_Task statement_.
Transcribe verbatim the data below, from the line with "Put [303,297] |" to the line with "From this image, is", including both of those lines.

_Dataset records_.
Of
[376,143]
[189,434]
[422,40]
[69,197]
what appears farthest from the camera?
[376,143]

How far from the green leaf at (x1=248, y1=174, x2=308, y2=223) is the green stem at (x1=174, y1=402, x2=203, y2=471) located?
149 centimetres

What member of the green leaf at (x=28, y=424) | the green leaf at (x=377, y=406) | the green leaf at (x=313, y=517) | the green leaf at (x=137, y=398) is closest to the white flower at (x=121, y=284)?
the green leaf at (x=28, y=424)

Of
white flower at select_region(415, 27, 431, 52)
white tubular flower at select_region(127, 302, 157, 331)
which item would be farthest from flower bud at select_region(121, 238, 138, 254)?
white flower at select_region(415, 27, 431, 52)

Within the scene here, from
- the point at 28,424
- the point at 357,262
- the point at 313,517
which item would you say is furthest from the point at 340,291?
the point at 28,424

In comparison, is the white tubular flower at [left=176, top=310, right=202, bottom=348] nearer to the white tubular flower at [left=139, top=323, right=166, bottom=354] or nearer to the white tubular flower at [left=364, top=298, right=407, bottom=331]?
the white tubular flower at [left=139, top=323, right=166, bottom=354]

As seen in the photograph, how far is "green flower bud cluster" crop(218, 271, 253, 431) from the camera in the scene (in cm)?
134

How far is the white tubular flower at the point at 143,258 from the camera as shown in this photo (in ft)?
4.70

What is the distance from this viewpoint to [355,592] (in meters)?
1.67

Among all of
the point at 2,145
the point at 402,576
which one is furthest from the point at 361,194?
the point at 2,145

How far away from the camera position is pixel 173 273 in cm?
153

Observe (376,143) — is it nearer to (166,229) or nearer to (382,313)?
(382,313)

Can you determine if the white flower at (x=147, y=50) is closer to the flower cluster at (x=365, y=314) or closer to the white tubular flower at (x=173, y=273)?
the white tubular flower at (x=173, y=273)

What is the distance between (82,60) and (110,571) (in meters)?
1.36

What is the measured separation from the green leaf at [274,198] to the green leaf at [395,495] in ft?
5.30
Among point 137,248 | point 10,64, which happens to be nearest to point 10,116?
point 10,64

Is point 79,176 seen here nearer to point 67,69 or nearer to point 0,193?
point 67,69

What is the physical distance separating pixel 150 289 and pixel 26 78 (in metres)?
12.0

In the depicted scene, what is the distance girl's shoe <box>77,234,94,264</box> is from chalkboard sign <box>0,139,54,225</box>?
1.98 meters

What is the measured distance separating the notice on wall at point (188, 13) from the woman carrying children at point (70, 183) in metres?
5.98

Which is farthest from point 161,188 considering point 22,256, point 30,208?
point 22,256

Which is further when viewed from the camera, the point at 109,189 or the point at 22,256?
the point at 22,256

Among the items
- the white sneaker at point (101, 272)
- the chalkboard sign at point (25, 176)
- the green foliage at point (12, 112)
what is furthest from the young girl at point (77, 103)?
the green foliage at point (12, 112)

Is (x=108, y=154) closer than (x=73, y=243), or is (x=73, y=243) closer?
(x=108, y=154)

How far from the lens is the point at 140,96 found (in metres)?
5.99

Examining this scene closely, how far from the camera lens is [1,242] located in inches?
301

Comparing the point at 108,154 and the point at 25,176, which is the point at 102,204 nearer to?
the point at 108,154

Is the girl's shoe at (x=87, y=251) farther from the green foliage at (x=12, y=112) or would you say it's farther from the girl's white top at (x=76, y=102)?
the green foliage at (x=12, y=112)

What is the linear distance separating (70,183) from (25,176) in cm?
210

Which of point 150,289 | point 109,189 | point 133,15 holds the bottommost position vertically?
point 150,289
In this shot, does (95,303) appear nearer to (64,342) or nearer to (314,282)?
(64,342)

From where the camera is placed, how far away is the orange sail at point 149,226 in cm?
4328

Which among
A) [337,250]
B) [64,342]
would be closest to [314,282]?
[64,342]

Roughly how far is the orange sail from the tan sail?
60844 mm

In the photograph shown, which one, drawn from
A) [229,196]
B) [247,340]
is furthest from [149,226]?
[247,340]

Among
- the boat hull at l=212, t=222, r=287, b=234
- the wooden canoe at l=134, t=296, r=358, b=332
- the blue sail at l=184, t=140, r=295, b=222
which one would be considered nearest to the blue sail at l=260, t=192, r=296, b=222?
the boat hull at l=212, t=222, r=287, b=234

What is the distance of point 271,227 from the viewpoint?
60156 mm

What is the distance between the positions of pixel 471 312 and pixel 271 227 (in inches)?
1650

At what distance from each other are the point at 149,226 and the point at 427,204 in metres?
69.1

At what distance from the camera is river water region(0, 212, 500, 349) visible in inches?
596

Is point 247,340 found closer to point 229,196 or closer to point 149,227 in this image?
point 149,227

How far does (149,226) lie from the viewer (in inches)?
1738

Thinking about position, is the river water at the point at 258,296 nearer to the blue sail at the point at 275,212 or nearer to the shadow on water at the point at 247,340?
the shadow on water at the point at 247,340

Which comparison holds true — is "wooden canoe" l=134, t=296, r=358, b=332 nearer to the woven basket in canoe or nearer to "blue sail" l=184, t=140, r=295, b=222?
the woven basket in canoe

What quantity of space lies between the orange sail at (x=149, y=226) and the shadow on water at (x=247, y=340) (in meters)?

--

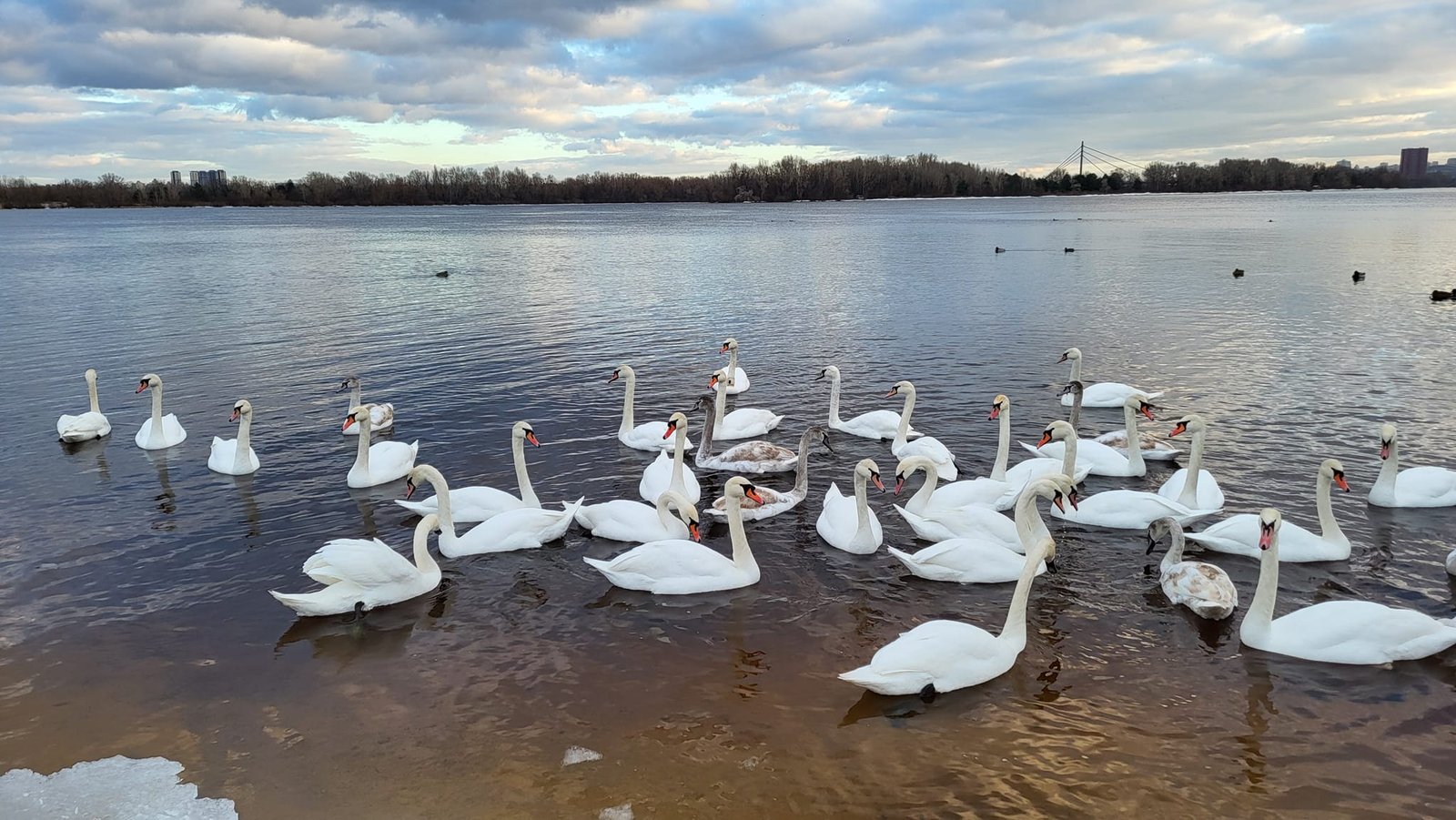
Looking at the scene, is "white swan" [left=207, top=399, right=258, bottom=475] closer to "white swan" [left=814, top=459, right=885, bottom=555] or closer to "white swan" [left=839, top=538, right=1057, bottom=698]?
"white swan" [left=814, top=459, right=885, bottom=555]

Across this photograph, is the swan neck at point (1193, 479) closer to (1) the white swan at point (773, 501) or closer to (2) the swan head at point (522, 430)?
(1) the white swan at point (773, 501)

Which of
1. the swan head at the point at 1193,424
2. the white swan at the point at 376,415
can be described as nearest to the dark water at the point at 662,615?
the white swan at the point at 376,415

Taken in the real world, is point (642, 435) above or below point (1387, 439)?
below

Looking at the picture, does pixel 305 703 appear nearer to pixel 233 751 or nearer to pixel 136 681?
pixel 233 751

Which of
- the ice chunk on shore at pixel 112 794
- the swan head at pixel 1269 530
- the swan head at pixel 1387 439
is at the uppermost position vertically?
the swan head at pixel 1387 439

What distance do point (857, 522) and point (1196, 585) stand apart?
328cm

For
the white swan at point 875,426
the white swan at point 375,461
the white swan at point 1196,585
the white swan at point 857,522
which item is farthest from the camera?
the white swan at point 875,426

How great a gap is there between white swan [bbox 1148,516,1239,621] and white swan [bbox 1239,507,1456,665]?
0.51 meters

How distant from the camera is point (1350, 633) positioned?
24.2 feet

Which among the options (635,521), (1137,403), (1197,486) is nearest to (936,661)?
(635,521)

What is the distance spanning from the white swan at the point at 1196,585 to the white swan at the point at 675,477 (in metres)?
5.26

---

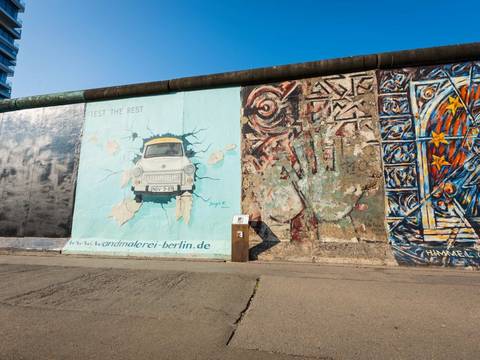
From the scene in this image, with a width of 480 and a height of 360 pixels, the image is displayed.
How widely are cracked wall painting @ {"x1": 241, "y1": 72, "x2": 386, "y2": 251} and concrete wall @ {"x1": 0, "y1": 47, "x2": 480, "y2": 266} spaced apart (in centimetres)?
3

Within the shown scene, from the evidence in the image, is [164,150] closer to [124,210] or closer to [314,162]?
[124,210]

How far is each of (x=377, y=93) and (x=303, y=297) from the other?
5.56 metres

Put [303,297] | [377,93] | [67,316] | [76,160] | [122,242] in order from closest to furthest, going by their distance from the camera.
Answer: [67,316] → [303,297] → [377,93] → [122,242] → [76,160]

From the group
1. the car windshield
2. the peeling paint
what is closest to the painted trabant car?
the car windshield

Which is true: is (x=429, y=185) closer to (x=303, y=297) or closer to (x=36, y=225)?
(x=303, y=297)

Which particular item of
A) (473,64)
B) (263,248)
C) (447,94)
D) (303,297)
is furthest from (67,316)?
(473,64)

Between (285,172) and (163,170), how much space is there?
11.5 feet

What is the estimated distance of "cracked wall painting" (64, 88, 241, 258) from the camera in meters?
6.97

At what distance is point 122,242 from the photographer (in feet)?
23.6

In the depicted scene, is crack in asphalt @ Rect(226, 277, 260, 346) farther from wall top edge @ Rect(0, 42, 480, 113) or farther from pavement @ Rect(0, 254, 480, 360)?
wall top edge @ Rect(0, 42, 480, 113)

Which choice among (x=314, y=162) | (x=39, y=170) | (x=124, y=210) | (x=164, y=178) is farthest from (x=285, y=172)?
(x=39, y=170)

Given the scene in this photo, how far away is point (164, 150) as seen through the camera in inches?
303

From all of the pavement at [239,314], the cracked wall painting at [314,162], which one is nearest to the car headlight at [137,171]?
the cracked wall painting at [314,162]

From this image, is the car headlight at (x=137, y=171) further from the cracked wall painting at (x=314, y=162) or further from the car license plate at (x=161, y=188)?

_Output for this task_.
Put [303,297] | [377,93] | [67,316] | [76,160] | [122,242] in order from closest to furthest, going by their distance from the camera.
Answer: [67,316] → [303,297] → [377,93] → [122,242] → [76,160]

From the group
1. the car windshield
2. the peeling paint
what is closest to the painted trabant car?
the car windshield

Which is true: is (x=429, y=185) closer to (x=303, y=297) or closer to (x=36, y=225)?
(x=303, y=297)

Which particular item of
A) (473,64)
B) (263,248)
C) (447,94)
D) (303,297)
is furthest from (67,316)?
(473,64)

Between (285,172) and (163,170), how much space is there?
11.5 feet

What is the estimated distance of "cracked wall painting" (64, 88, 241, 258) from the camera in meters?
6.97

At what distance is point 122,242 from the photographer (in feet)?
23.6

In the depicted scene, is crack in asphalt @ Rect(226, 277, 260, 346) farther from wall top edge @ Rect(0, 42, 480, 113) or farther from pavement @ Rect(0, 254, 480, 360)?
wall top edge @ Rect(0, 42, 480, 113)

Which choice among (x=314, y=162) | (x=39, y=170) | (x=124, y=210) | (x=164, y=178) is farthest from (x=285, y=172)?
(x=39, y=170)

Given the scene in this photo, how far away is point (164, 150) as seen through the camera in inches?
303

From all of the pavement at [239,314], the cracked wall painting at [314,162], which one is nearest to the car headlight at [137,171]?
the cracked wall painting at [314,162]

From this image, is the car headlight at (x=137, y=171) further from the cracked wall painting at (x=314, y=162) or further from the car license plate at (x=161, y=188)?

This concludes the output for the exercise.